Take Ascension Coffee as an example. Last fall, the local peddler of craft espresso shuttered four locations, including two downtown. One dwelled inside Thanksgiving Tower. Aside from a big-name Seattle chain that rhymes with “shmarbucks,” Ascension Coffee was a mere few minutes’ walk from the D Magazine office. (Selfishly, it was the closest place I could procure a nice cortado and it remained a solid lunch meeting spot, too.)
Sure, cafes and lunch counters abound in Dallas downtown. Still, Ascension represented that third place: reliable, worth-visiting, nearby. So when it closed it left a coffee-lunch-happy-hour-wine shaped void in the area.
This week, Parterre debuted in that very space. A place where lattes and cappuccini once fueled downtown urbanites now does so again. The all-day café comes from the team behind La Reunion, in the Bishop Arts District.
Which is to say, the coffee program is no joke. Beans come from Flower Mound’s Novel Coffee Roasters—though, there’s chatter of starting its own in-house roasting setup. Right now, that means a Kerchanshe roast from Ethiopia is as likely to appear in an espresso cup as a glass coupe. Cocktails such as espresso martinis and Carajillos deliver both boozy-buzz and smoky-fruity flavors from the roast.

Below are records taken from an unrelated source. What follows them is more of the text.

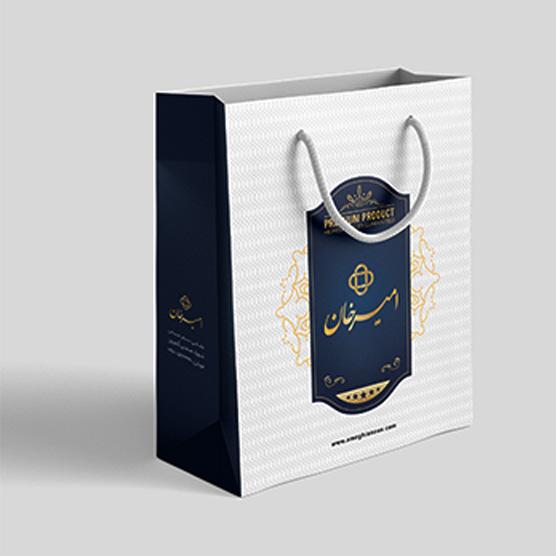 ساک دستی کاغذی گلاسه با چاپ طلاکوب برند امیرخان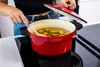 A person is cooking potatoes in a red pot on a stovetop. Podgląd zdjęcia produktu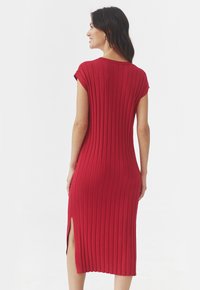 Punane ribadega midi kleit lühikeste varrukatega, külgslitside ja kitseneva silueti kirjeldus, mis annab elegantse välimuse. Pehme kudumitekstuur.
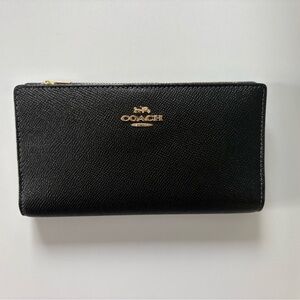 Coach Black Leather Wallet with Gold Accents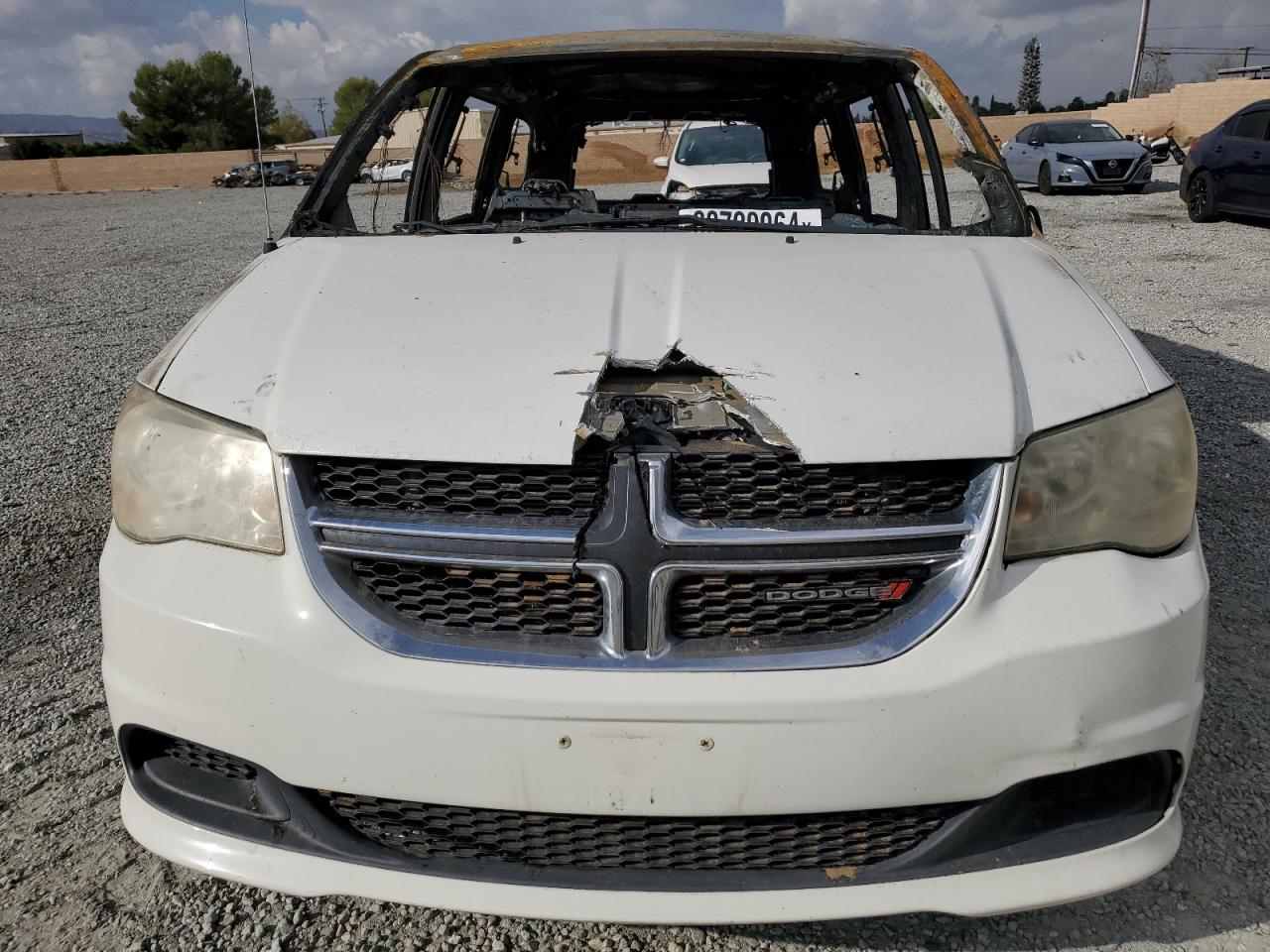 2012 Dodge Caravan VIN 2C4RDGCGXCR262843 Copart auction photo, burn damage thumbnail 5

Put another way: This ain’t your average coffee cocktail. Barman Joe Rodriguez makes sure of it.
Rodriguez designed the drinks menu at La Reunion and brings his attention to drinky details to Parterre. As of now, the drinks menu consists of classics—G&Ts, negronis, daiquiris—but they’re unmistakably well-done. A Manhattan is concocted with Amaro Nonino, grapefruit bitters, and Barrel Armida bourbon imbued with cherrywood smoke right before your eyes. As mentioned, anything with espresso in it enchants. The repertoire will expand as Parterre gets its sea legs under them.
Breakfast tacos and a bacon-avocado-cheese sandwich placates the morning crowds. Lunch brings kale salads for the health-conscious or cubano sandwiches for the taste-conscious. A plan to begin smoking meats in house is in the works (the fats from which will eventually be used to give spirits a savory nudge, like a pork roast-washed bourbon).
Well, well, well. I can scratch my cortado itch yet again. More importantly, a place for the caffeinated denizens of downtown has reemerged. We’re whole again—with a hot coffee in hand. Owner and verifiable coffee nerd Mike Mettendorf, helped launch Ascension Coffee into the upper stratosphere of the local coffee world back in the early 2010s. And here he is again. How’s that for a full circle moment?